Convert everything from the first line of the records down to and including the line containing "<instances>" into a JSON list of strings, one string per line, skipping any blank lines.

Extracted material:
--------

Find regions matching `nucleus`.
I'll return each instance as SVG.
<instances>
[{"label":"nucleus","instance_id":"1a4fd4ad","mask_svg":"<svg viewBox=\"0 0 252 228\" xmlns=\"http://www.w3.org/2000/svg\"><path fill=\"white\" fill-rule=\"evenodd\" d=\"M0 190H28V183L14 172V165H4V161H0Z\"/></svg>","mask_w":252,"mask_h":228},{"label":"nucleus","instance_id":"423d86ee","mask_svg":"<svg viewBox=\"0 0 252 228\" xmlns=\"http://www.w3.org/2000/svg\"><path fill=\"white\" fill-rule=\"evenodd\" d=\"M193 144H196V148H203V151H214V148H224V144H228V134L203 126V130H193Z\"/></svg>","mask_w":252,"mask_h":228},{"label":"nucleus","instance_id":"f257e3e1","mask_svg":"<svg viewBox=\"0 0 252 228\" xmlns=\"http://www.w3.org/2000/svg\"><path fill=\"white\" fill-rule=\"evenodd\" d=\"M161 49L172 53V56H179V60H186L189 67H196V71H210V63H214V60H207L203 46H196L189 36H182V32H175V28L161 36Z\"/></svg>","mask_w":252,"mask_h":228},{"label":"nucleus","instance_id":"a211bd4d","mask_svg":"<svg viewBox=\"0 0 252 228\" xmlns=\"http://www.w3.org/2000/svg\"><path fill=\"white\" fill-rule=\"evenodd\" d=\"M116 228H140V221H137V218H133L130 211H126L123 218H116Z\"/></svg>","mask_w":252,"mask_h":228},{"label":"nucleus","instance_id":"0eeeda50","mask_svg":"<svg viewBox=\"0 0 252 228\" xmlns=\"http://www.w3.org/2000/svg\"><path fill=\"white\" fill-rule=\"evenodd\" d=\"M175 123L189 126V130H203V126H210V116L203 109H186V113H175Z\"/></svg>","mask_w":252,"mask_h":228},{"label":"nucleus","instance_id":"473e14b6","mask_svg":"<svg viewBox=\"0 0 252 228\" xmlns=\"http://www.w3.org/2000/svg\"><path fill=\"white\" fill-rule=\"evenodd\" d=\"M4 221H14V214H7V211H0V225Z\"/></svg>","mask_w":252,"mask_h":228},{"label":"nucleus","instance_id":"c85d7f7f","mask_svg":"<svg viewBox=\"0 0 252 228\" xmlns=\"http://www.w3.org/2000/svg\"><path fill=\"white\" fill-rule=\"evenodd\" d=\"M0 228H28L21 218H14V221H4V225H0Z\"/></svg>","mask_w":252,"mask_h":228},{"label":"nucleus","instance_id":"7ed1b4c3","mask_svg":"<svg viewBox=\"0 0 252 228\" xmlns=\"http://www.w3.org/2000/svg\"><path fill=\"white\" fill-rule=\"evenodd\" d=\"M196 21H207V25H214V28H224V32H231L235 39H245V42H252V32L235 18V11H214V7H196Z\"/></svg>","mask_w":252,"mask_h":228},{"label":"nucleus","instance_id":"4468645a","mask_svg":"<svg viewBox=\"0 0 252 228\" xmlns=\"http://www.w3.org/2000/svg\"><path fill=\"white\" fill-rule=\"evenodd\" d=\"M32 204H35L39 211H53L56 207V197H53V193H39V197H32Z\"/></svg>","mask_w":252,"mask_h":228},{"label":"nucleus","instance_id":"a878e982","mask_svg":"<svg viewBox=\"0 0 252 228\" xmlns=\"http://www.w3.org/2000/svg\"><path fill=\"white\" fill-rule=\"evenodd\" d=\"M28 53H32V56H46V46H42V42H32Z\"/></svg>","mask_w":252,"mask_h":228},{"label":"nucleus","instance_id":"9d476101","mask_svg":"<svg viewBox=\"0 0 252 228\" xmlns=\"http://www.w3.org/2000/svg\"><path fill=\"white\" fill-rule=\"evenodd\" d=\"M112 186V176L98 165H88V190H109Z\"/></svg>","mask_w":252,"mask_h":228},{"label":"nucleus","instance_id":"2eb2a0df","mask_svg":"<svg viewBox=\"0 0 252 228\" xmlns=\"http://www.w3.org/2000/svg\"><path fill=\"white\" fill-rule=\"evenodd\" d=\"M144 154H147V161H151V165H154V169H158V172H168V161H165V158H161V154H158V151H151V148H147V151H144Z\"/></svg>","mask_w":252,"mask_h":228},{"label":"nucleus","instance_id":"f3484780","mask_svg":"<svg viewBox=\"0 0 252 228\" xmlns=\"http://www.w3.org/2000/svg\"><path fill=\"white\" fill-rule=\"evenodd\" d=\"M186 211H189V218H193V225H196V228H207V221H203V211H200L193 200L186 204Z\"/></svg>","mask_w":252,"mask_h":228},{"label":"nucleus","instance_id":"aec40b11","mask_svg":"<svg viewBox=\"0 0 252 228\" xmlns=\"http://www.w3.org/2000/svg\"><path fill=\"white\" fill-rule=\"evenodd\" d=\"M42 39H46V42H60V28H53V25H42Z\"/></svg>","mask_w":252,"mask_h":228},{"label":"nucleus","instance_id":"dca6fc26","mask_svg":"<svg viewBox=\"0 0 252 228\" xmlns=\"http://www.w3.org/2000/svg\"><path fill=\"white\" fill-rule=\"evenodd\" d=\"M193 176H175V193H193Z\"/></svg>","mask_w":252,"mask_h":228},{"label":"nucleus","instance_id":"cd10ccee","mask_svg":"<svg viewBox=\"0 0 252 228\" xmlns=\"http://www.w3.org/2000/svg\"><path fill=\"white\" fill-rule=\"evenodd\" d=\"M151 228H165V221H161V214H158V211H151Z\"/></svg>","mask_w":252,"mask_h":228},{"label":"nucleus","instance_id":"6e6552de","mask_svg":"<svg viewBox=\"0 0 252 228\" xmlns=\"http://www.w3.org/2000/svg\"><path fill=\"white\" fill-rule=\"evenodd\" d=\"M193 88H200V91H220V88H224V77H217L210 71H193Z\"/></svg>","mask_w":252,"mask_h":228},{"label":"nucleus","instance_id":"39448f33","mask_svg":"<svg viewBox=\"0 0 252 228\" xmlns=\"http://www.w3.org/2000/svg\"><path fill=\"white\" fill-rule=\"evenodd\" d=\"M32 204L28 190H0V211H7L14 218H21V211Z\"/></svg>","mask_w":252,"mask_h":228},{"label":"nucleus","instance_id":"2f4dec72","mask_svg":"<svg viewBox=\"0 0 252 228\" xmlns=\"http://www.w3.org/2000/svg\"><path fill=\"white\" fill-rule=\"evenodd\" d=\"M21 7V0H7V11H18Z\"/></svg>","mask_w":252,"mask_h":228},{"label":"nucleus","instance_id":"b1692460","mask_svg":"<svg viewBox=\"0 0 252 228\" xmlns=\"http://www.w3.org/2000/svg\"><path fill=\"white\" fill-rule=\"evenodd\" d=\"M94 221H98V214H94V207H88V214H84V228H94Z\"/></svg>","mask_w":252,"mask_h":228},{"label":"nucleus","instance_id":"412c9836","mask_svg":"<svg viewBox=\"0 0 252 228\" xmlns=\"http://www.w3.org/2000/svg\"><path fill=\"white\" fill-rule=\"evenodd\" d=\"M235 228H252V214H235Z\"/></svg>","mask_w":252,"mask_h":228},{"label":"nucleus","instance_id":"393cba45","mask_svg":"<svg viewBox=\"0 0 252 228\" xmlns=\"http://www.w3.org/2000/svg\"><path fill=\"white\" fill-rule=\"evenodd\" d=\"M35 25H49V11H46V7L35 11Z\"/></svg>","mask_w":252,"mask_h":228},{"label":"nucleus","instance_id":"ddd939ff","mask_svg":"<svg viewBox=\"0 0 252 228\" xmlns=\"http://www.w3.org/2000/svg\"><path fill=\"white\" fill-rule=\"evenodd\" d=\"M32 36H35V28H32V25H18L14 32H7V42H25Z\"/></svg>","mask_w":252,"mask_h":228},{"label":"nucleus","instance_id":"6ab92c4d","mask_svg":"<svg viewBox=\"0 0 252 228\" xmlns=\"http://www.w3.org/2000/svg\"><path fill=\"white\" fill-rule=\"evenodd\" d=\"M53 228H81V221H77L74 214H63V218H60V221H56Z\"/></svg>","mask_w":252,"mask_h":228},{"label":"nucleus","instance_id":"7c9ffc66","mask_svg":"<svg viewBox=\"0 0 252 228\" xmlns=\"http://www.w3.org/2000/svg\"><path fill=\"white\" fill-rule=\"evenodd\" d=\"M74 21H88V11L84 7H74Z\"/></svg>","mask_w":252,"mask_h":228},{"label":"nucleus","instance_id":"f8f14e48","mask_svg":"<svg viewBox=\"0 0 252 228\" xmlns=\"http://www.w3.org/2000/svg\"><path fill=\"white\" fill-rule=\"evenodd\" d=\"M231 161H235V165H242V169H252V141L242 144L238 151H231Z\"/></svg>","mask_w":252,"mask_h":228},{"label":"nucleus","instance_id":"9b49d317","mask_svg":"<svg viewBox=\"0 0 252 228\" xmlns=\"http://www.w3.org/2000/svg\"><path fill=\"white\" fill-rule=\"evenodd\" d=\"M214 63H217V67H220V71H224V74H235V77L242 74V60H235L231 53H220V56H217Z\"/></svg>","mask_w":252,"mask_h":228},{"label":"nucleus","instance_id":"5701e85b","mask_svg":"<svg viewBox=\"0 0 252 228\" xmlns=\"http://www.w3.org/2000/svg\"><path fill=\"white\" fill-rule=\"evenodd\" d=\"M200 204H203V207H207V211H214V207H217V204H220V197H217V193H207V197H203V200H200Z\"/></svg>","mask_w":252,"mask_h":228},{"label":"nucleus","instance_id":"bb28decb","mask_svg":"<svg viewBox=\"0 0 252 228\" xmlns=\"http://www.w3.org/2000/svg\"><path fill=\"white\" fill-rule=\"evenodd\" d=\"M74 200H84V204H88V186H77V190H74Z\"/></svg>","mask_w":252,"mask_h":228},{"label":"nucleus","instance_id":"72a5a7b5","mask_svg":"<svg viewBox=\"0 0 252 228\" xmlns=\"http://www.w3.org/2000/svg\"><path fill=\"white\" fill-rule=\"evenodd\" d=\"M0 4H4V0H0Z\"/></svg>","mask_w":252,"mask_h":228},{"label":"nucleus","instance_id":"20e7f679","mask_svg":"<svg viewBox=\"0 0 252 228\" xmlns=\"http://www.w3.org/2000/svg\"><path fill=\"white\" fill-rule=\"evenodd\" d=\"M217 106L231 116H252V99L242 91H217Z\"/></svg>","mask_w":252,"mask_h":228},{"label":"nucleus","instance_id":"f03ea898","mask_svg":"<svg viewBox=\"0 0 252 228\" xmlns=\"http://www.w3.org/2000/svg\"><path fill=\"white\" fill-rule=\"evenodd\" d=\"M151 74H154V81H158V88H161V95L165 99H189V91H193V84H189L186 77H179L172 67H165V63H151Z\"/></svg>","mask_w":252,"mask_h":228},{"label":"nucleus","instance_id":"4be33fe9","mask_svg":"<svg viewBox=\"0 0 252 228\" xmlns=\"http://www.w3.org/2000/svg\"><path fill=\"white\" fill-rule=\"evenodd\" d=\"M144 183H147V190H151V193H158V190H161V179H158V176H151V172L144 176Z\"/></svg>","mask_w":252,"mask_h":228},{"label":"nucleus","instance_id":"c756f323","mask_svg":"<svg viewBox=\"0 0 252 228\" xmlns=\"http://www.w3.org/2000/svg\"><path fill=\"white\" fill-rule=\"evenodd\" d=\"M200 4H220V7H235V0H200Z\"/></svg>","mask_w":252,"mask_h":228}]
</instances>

--------

Result for this task:
[
  "Find regions matching `nucleus`.",
  "I'll return each instance as SVG.",
  "<instances>"
]